SOURCE EXTRACT ->
# hamster cage



## ....zoe.... (Jul 8, 2009)

i need some help, my syrian hamster currently lives in a gerbilarium and iam looking to get her a new home. 

the problem i have is that i cant have glass as i am up in an attic room and it gets very hot up here so having a glass tank would heat up and cause problems for my hammie. 

but i want something that has a deep base as she is a breeding hammie and i like her to be able to make a deep nest to keep her babies safe 

has anyone got any ideas on what would be suitable ???


----------



## ....zoe.... (Jul 8, 2009)

i was looking at these but they are pretty expensive

Fantastic range of pet products from basic to designer ranges available from shopforpets.co.uk


----------



## Nicky09 (Feb 26, 2009)

The best cage for syrians is the hamster heaven it's expensive but worth it. Thea loves it
Hamster Heaven Hamster Cage by Savic-Cages and stands-Pets at Home: Buy Pet Supplies from our Online UK Pet Shop


----------



## ....zoe.... (Jul 8, 2009)

is the base of the cage, deep ???


----------



## Nicky09 (Feb 26, 2009)

Yeah pretty deep I'm not a breeder but I think it would be deep enough.


----------



## thedogsmother (Aug 28, 2008)

The base of the Hamster Heaven is about 6 inches deep, I would think you would have to take the ledge and penthouse out when the babies arrive but I would be surprised if they could climb out.

GIVEN INSTRUCTION 1 -> Rewrite the hamster cage thread from "i need some" up to and including "for my hammie.", swapping "gerbilarium" for "wire cage".
GIVEN INSTRUCTION 2 -> In the hamster cage thread, how deep is the base of the Hamster Heaven?

DATA SECTION ->

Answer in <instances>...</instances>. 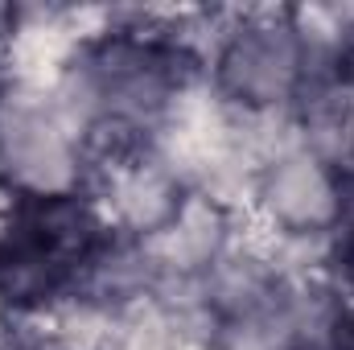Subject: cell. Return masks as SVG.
Wrapping results in <instances>:
<instances>
[{"label": "cell", "instance_id": "obj_1", "mask_svg": "<svg viewBox=\"0 0 354 350\" xmlns=\"http://www.w3.org/2000/svg\"><path fill=\"white\" fill-rule=\"evenodd\" d=\"M107 243V223L75 194H25L0 235V297L41 305L75 284Z\"/></svg>", "mask_w": 354, "mask_h": 350}]
</instances>
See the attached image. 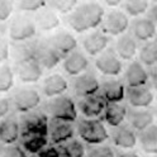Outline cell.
Masks as SVG:
<instances>
[{
    "mask_svg": "<svg viewBox=\"0 0 157 157\" xmlns=\"http://www.w3.org/2000/svg\"><path fill=\"white\" fill-rule=\"evenodd\" d=\"M34 60L41 65L42 68L52 70L61 62L62 57L53 50L48 42H37Z\"/></svg>",
    "mask_w": 157,
    "mask_h": 157,
    "instance_id": "11",
    "label": "cell"
},
{
    "mask_svg": "<svg viewBox=\"0 0 157 157\" xmlns=\"http://www.w3.org/2000/svg\"><path fill=\"white\" fill-rule=\"evenodd\" d=\"M47 42L61 57H66L70 53H72L74 51H76L77 47L76 38L67 31H60L55 33Z\"/></svg>",
    "mask_w": 157,
    "mask_h": 157,
    "instance_id": "10",
    "label": "cell"
},
{
    "mask_svg": "<svg viewBox=\"0 0 157 157\" xmlns=\"http://www.w3.org/2000/svg\"><path fill=\"white\" fill-rule=\"evenodd\" d=\"M86 157H115V155H114V151L109 146L99 144V146L93 147V148L87 152Z\"/></svg>",
    "mask_w": 157,
    "mask_h": 157,
    "instance_id": "38",
    "label": "cell"
},
{
    "mask_svg": "<svg viewBox=\"0 0 157 157\" xmlns=\"http://www.w3.org/2000/svg\"><path fill=\"white\" fill-rule=\"evenodd\" d=\"M34 22L37 29L42 32H52L61 24L60 17L51 8H43L39 12H37L34 17Z\"/></svg>",
    "mask_w": 157,
    "mask_h": 157,
    "instance_id": "21",
    "label": "cell"
},
{
    "mask_svg": "<svg viewBox=\"0 0 157 157\" xmlns=\"http://www.w3.org/2000/svg\"><path fill=\"white\" fill-rule=\"evenodd\" d=\"M100 95L109 104L121 103L125 96V87L118 80H108L100 85Z\"/></svg>",
    "mask_w": 157,
    "mask_h": 157,
    "instance_id": "23",
    "label": "cell"
},
{
    "mask_svg": "<svg viewBox=\"0 0 157 157\" xmlns=\"http://www.w3.org/2000/svg\"><path fill=\"white\" fill-rule=\"evenodd\" d=\"M82 48L85 52L90 56H99L106 50V46L109 44V38L103 32L93 31L86 33L82 38Z\"/></svg>",
    "mask_w": 157,
    "mask_h": 157,
    "instance_id": "16",
    "label": "cell"
},
{
    "mask_svg": "<svg viewBox=\"0 0 157 157\" xmlns=\"http://www.w3.org/2000/svg\"><path fill=\"white\" fill-rule=\"evenodd\" d=\"M155 113H156V117H157V105H156V109H155Z\"/></svg>",
    "mask_w": 157,
    "mask_h": 157,
    "instance_id": "47",
    "label": "cell"
},
{
    "mask_svg": "<svg viewBox=\"0 0 157 157\" xmlns=\"http://www.w3.org/2000/svg\"><path fill=\"white\" fill-rule=\"evenodd\" d=\"M138 141L141 143L142 150L148 153H157V124H151L146 129L138 133Z\"/></svg>",
    "mask_w": 157,
    "mask_h": 157,
    "instance_id": "29",
    "label": "cell"
},
{
    "mask_svg": "<svg viewBox=\"0 0 157 157\" xmlns=\"http://www.w3.org/2000/svg\"><path fill=\"white\" fill-rule=\"evenodd\" d=\"M115 53L122 60H125V61L133 60L137 55V43L134 41V38L125 33L118 37L115 43Z\"/></svg>",
    "mask_w": 157,
    "mask_h": 157,
    "instance_id": "25",
    "label": "cell"
},
{
    "mask_svg": "<svg viewBox=\"0 0 157 157\" xmlns=\"http://www.w3.org/2000/svg\"><path fill=\"white\" fill-rule=\"evenodd\" d=\"M148 0H125L124 9L127 14L132 17H138L148 10Z\"/></svg>",
    "mask_w": 157,
    "mask_h": 157,
    "instance_id": "33",
    "label": "cell"
},
{
    "mask_svg": "<svg viewBox=\"0 0 157 157\" xmlns=\"http://www.w3.org/2000/svg\"><path fill=\"white\" fill-rule=\"evenodd\" d=\"M37 25L34 19L27 15H18L13 18V21L9 24L8 36L14 43L19 42H28L36 36Z\"/></svg>",
    "mask_w": 157,
    "mask_h": 157,
    "instance_id": "5",
    "label": "cell"
},
{
    "mask_svg": "<svg viewBox=\"0 0 157 157\" xmlns=\"http://www.w3.org/2000/svg\"><path fill=\"white\" fill-rule=\"evenodd\" d=\"M155 2H157V0H155Z\"/></svg>",
    "mask_w": 157,
    "mask_h": 157,
    "instance_id": "48",
    "label": "cell"
},
{
    "mask_svg": "<svg viewBox=\"0 0 157 157\" xmlns=\"http://www.w3.org/2000/svg\"><path fill=\"white\" fill-rule=\"evenodd\" d=\"M14 12L13 0H0V23H4L10 19Z\"/></svg>",
    "mask_w": 157,
    "mask_h": 157,
    "instance_id": "37",
    "label": "cell"
},
{
    "mask_svg": "<svg viewBox=\"0 0 157 157\" xmlns=\"http://www.w3.org/2000/svg\"><path fill=\"white\" fill-rule=\"evenodd\" d=\"M18 9L24 13H37L46 8L48 0H18Z\"/></svg>",
    "mask_w": 157,
    "mask_h": 157,
    "instance_id": "36",
    "label": "cell"
},
{
    "mask_svg": "<svg viewBox=\"0 0 157 157\" xmlns=\"http://www.w3.org/2000/svg\"><path fill=\"white\" fill-rule=\"evenodd\" d=\"M129 27V19L122 10H110L104 15L101 22V32L109 36H122Z\"/></svg>",
    "mask_w": 157,
    "mask_h": 157,
    "instance_id": "7",
    "label": "cell"
},
{
    "mask_svg": "<svg viewBox=\"0 0 157 157\" xmlns=\"http://www.w3.org/2000/svg\"><path fill=\"white\" fill-rule=\"evenodd\" d=\"M36 44L37 42H19L10 44V57L14 60V62L22 63L34 58L36 52Z\"/></svg>",
    "mask_w": 157,
    "mask_h": 157,
    "instance_id": "26",
    "label": "cell"
},
{
    "mask_svg": "<svg viewBox=\"0 0 157 157\" xmlns=\"http://www.w3.org/2000/svg\"><path fill=\"white\" fill-rule=\"evenodd\" d=\"M75 129L70 122L52 119L48 125V137L55 144H63L74 138Z\"/></svg>",
    "mask_w": 157,
    "mask_h": 157,
    "instance_id": "12",
    "label": "cell"
},
{
    "mask_svg": "<svg viewBox=\"0 0 157 157\" xmlns=\"http://www.w3.org/2000/svg\"><path fill=\"white\" fill-rule=\"evenodd\" d=\"M48 136H24L21 137L22 142L21 147L31 155H38L41 151H43L48 144Z\"/></svg>",
    "mask_w": 157,
    "mask_h": 157,
    "instance_id": "30",
    "label": "cell"
},
{
    "mask_svg": "<svg viewBox=\"0 0 157 157\" xmlns=\"http://www.w3.org/2000/svg\"><path fill=\"white\" fill-rule=\"evenodd\" d=\"M15 75L18 80L23 84H36L41 80L43 75V68L33 58V60L18 63L15 68Z\"/></svg>",
    "mask_w": 157,
    "mask_h": 157,
    "instance_id": "14",
    "label": "cell"
},
{
    "mask_svg": "<svg viewBox=\"0 0 157 157\" xmlns=\"http://www.w3.org/2000/svg\"><path fill=\"white\" fill-rule=\"evenodd\" d=\"M104 15L105 10L99 3L86 2L78 4L70 14H67L66 22L74 32L84 33L101 25Z\"/></svg>",
    "mask_w": 157,
    "mask_h": 157,
    "instance_id": "1",
    "label": "cell"
},
{
    "mask_svg": "<svg viewBox=\"0 0 157 157\" xmlns=\"http://www.w3.org/2000/svg\"><path fill=\"white\" fill-rule=\"evenodd\" d=\"M150 76L152 77V86H153V91H155V94H156V96H157V70H153V71L150 74Z\"/></svg>",
    "mask_w": 157,
    "mask_h": 157,
    "instance_id": "44",
    "label": "cell"
},
{
    "mask_svg": "<svg viewBox=\"0 0 157 157\" xmlns=\"http://www.w3.org/2000/svg\"><path fill=\"white\" fill-rule=\"evenodd\" d=\"M140 61L147 67H157V42H147L140 51Z\"/></svg>",
    "mask_w": 157,
    "mask_h": 157,
    "instance_id": "31",
    "label": "cell"
},
{
    "mask_svg": "<svg viewBox=\"0 0 157 157\" xmlns=\"http://www.w3.org/2000/svg\"><path fill=\"white\" fill-rule=\"evenodd\" d=\"M10 58V43L4 37H0V65L6 63Z\"/></svg>",
    "mask_w": 157,
    "mask_h": 157,
    "instance_id": "40",
    "label": "cell"
},
{
    "mask_svg": "<svg viewBox=\"0 0 157 157\" xmlns=\"http://www.w3.org/2000/svg\"><path fill=\"white\" fill-rule=\"evenodd\" d=\"M21 138V124L19 119L13 115H8L0 121V143L12 146Z\"/></svg>",
    "mask_w": 157,
    "mask_h": 157,
    "instance_id": "15",
    "label": "cell"
},
{
    "mask_svg": "<svg viewBox=\"0 0 157 157\" xmlns=\"http://www.w3.org/2000/svg\"><path fill=\"white\" fill-rule=\"evenodd\" d=\"M76 131L78 137L86 143L94 144V146H99L103 144L108 138L109 134L106 132V128L104 124L96 119V118H84L77 122L76 125Z\"/></svg>",
    "mask_w": 157,
    "mask_h": 157,
    "instance_id": "3",
    "label": "cell"
},
{
    "mask_svg": "<svg viewBox=\"0 0 157 157\" xmlns=\"http://www.w3.org/2000/svg\"><path fill=\"white\" fill-rule=\"evenodd\" d=\"M147 15H148L147 18L151 19L153 23L157 22V2H155V3L148 8V10H147Z\"/></svg>",
    "mask_w": 157,
    "mask_h": 157,
    "instance_id": "43",
    "label": "cell"
},
{
    "mask_svg": "<svg viewBox=\"0 0 157 157\" xmlns=\"http://www.w3.org/2000/svg\"><path fill=\"white\" fill-rule=\"evenodd\" d=\"M127 100L128 103L136 108V109H140V108H147L153 103L155 99V94L152 93V90H150L148 87L146 86H141V87H127Z\"/></svg>",
    "mask_w": 157,
    "mask_h": 157,
    "instance_id": "20",
    "label": "cell"
},
{
    "mask_svg": "<svg viewBox=\"0 0 157 157\" xmlns=\"http://www.w3.org/2000/svg\"><path fill=\"white\" fill-rule=\"evenodd\" d=\"M110 137L113 140V143L123 150H132L137 144V136L134 132L127 125H119L113 128Z\"/></svg>",
    "mask_w": 157,
    "mask_h": 157,
    "instance_id": "22",
    "label": "cell"
},
{
    "mask_svg": "<svg viewBox=\"0 0 157 157\" xmlns=\"http://www.w3.org/2000/svg\"><path fill=\"white\" fill-rule=\"evenodd\" d=\"M67 89H68V82L60 74H52L47 76L42 82V93L48 99L63 95L67 91Z\"/></svg>",
    "mask_w": 157,
    "mask_h": 157,
    "instance_id": "18",
    "label": "cell"
},
{
    "mask_svg": "<svg viewBox=\"0 0 157 157\" xmlns=\"http://www.w3.org/2000/svg\"><path fill=\"white\" fill-rule=\"evenodd\" d=\"M44 109L47 115H50L52 119L70 123L77 119V106L70 96L60 95L52 98L47 101Z\"/></svg>",
    "mask_w": 157,
    "mask_h": 157,
    "instance_id": "2",
    "label": "cell"
},
{
    "mask_svg": "<svg viewBox=\"0 0 157 157\" xmlns=\"http://www.w3.org/2000/svg\"><path fill=\"white\" fill-rule=\"evenodd\" d=\"M0 157H28L27 152L21 146H6L0 151Z\"/></svg>",
    "mask_w": 157,
    "mask_h": 157,
    "instance_id": "39",
    "label": "cell"
},
{
    "mask_svg": "<svg viewBox=\"0 0 157 157\" xmlns=\"http://www.w3.org/2000/svg\"><path fill=\"white\" fill-rule=\"evenodd\" d=\"M71 90L74 96L78 99H84L86 96L98 94V91L100 90V82L91 72H84L72 78Z\"/></svg>",
    "mask_w": 157,
    "mask_h": 157,
    "instance_id": "8",
    "label": "cell"
},
{
    "mask_svg": "<svg viewBox=\"0 0 157 157\" xmlns=\"http://www.w3.org/2000/svg\"><path fill=\"white\" fill-rule=\"evenodd\" d=\"M21 137L24 136H48V117L42 112L32 110L19 118Z\"/></svg>",
    "mask_w": 157,
    "mask_h": 157,
    "instance_id": "4",
    "label": "cell"
},
{
    "mask_svg": "<svg viewBox=\"0 0 157 157\" xmlns=\"http://www.w3.org/2000/svg\"><path fill=\"white\" fill-rule=\"evenodd\" d=\"M132 32L136 39L150 42L156 37V25L148 18H138L132 23Z\"/></svg>",
    "mask_w": 157,
    "mask_h": 157,
    "instance_id": "24",
    "label": "cell"
},
{
    "mask_svg": "<svg viewBox=\"0 0 157 157\" xmlns=\"http://www.w3.org/2000/svg\"><path fill=\"white\" fill-rule=\"evenodd\" d=\"M106 101L100 94H95L91 96H86L84 99H80L77 103V109L85 118H96L101 113H104L106 108Z\"/></svg>",
    "mask_w": 157,
    "mask_h": 157,
    "instance_id": "13",
    "label": "cell"
},
{
    "mask_svg": "<svg viewBox=\"0 0 157 157\" xmlns=\"http://www.w3.org/2000/svg\"><path fill=\"white\" fill-rule=\"evenodd\" d=\"M12 100L8 98H0V121L8 117L12 109Z\"/></svg>",
    "mask_w": 157,
    "mask_h": 157,
    "instance_id": "41",
    "label": "cell"
},
{
    "mask_svg": "<svg viewBox=\"0 0 157 157\" xmlns=\"http://www.w3.org/2000/svg\"><path fill=\"white\" fill-rule=\"evenodd\" d=\"M62 155L65 157H84L85 156V147L77 140H70L63 143L62 146Z\"/></svg>",
    "mask_w": 157,
    "mask_h": 157,
    "instance_id": "34",
    "label": "cell"
},
{
    "mask_svg": "<svg viewBox=\"0 0 157 157\" xmlns=\"http://www.w3.org/2000/svg\"><path fill=\"white\" fill-rule=\"evenodd\" d=\"M124 78L128 87H141L147 85L150 80V74L147 72V70L141 62L132 61L125 70Z\"/></svg>",
    "mask_w": 157,
    "mask_h": 157,
    "instance_id": "17",
    "label": "cell"
},
{
    "mask_svg": "<svg viewBox=\"0 0 157 157\" xmlns=\"http://www.w3.org/2000/svg\"><path fill=\"white\" fill-rule=\"evenodd\" d=\"M104 3L106 4V6H110V8H115L119 4L123 3V0H104Z\"/></svg>",
    "mask_w": 157,
    "mask_h": 157,
    "instance_id": "45",
    "label": "cell"
},
{
    "mask_svg": "<svg viewBox=\"0 0 157 157\" xmlns=\"http://www.w3.org/2000/svg\"><path fill=\"white\" fill-rule=\"evenodd\" d=\"M95 68L104 76H118L123 71V63L113 50H105L96 57Z\"/></svg>",
    "mask_w": 157,
    "mask_h": 157,
    "instance_id": "9",
    "label": "cell"
},
{
    "mask_svg": "<svg viewBox=\"0 0 157 157\" xmlns=\"http://www.w3.org/2000/svg\"><path fill=\"white\" fill-rule=\"evenodd\" d=\"M62 67L63 71L70 75V76H78L84 74L87 67H89V60L86 58V56L78 51H74L68 56L65 57V60L62 61Z\"/></svg>",
    "mask_w": 157,
    "mask_h": 157,
    "instance_id": "19",
    "label": "cell"
},
{
    "mask_svg": "<svg viewBox=\"0 0 157 157\" xmlns=\"http://www.w3.org/2000/svg\"><path fill=\"white\" fill-rule=\"evenodd\" d=\"M12 105L19 113H29L36 110V108L41 104V94L34 87H21L17 89L12 96Z\"/></svg>",
    "mask_w": 157,
    "mask_h": 157,
    "instance_id": "6",
    "label": "cell"
},
{
    "mask_svg": "<svg viewBox=\"0 0 157 157\" xmlns=\"http://www.w3.org/2000/svg\"><path fill=\"white\" fill-rule=\"evenodd\" d=\"M125 117H127V108L121 103L108 104L104 110V121L113 128L122 125Z\"/></svg>",
    "mask_w": 157,
    "mask_h": 157,
    "instance_id": "28",
    "label": "cell"
},
{
    "mask_svg": "<svg viewBox=\"0 0 157 157\" xmlns=\"http://www.w3.org/2000/svg\"><path fill=\"white\" fill-rule=\"evenodd\" d=\"M128 122L129 125L137 132H142L147 127L153 124V115L148 110L143 109H132L128 112Z\"/></svg>",
    "mask_w": 157,
    "mask_h": 157,
    "instance_id": "27",
    "label": "cell"
},
{
    "mask_svg": "<svg viewBox=\"0 0 157 157\" xmlns=\"http://www.w3.org/2000/svg\"><path fill=\"white\" fill-rule=\"evenodd\" d=\"M14 76L15 72L10 65H0V94L9 93L14 87Z\"/></svg>",
    "mask_w": 157,
    "mask_h": 157,
    "instance_id": "32",
    "label": "cell"
},
{
    "mask_svg": "<svg viewBox=\"0 0 157 157\" xmlns=\"http://www.w3.org/2000/svg\"><path fill=\"white\" fill-rule=\"evenodd\" d=\"M48 5L56 13L67 15L77 6V0H48Z\"/></svg>",
    "mask_w": 157,
    "mask_h": 157,
    "instance_id": "35",
    "label": "cell"
},
{
    "mask_svg": "<svg viewBox=\"0 0 157 157\" xmlns=\"http://www.w3.org/2000/svg\"><path fill=\"white\" fill-rule=\"evenodd\" d=\"M118 157H141L137 152H133V151H131V152H123V153H119L118 155Z\"/></svg>",
    "mask_w": 157,
    "mask_h": 157,
    "instance_id": "46",
    "label": "cell"
},
{
    "mask_svg": "<svg viewBox=\"0 0 157 157\" xmlns=\"http://www.w3.org/2000/svg\"><path fill=\"white\" fill-rule=\"evenodd\" d=\"M38 157H65V156L56 147H46L43 151L38 153Z\"/></svg>",
    "mask_w": 157,
    "mask_h": 157,
    "instance_id": "42",
    "label": "cell"
}]
</instances>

CORRECT RESPONSE 1 ->
i need some help, my syrian hamster currently lives in a wire cage and iam looking to get her a new home. 

the problem i have is that i cant have glass as i am up in an attic room and it gets very hot up here so having a glass tank would heat up and cause problems for my hammie.

CORRECT RESPONSE 2 -> About 6 inches.